* [読解本文]:
■ ■ ■ ■ ■

山や田畑に囲まれた、のどかな風景に馴染む白壁のレストラン「あれっと」。木を基調とした店内には、大きく切り取られた窓からの明るい光が入り、視界の先には丹波の山々が望めます。
16年間営業してきた同名のフレンチレストランを畳み、京都市内から丹波市へ移転して約6年。アットホームな雰囲気の中で、気取らずに食べられるフレンチベースの洋食と季節感たっぷりのスイーツが評判を呼び、今では“丹波に来たら訪れたい店”の1つとして、地元のみならず、県外からのファンも増やし続けている人気店になりました。
幼い頃から親しんだ青垣で、地元の人とつながる店を
鈴木明日香さん
丹波市青垣はシェフ・小田義之さんの奥様である、直子さんのふるさと。丹波市の中でも特にこの場所にお店を構えることにこだわったのは、お二人の長女である店主鈴木明日香さんと次女の絵美香さんでした。

■ ■ ■ ■ ■

* [提供情報]:
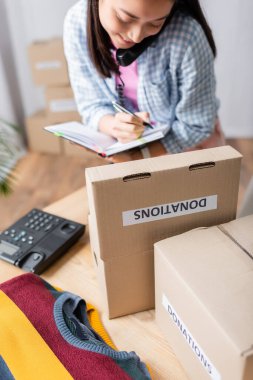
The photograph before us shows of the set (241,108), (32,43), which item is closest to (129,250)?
(32,43)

■ ■ ■ ■ ■

* [作業目標]:
レストラン「あれっと」の紹介文の続きを、最後の文の後から書き上げてください。 上記の行は、レストラン「あれっと」の紹介文とは別個の資料です。

* [作業結果]:
幼い頃から祖父母と過ごしてきた愛着のある場所。周辺の柏原や春日に比べ、まだまだカフェやレストランが根付いていない地域ではありましたが、だからこそ、近所の人が通える店をつくりたいと思ったとのこと。また、地元の農家や生産者とつながりを持ちながら、丹波の自然の中で育まれた新鮮で質のいい野菜や果物などが使えることも魅力でした。
一皿ひと皿に手間を惜しまず、心を込めたやさしい料理
厨房で腕を振るうのは、長年フレンチのシェフを務めてきた義之さん。地元の農家から届けられた旬の野菜をたっぷり使った前菜、素材そのものの味わいをじっくり引き出したスープ、そしてシェフの技が光るメイン料理。コース仕立てで提供されるお料理は、どれも手間暇を惜しまず、心を込めて用意されたものばかり。前菜のサラダに使われるドレッシングやお料理と共に提供されるパンも全て自家製です。
また、幅広い客層から支持されている人気の煮込みハンバーグは、そこに使われるデミグラスソースに至るまでもちろん手づくり。味の要となるフォンドボー(野菜や牛すじなどを使用してつくる出汁)から全て店で仕込み、完成までに3日間を要するシェフこだわりのひと品です。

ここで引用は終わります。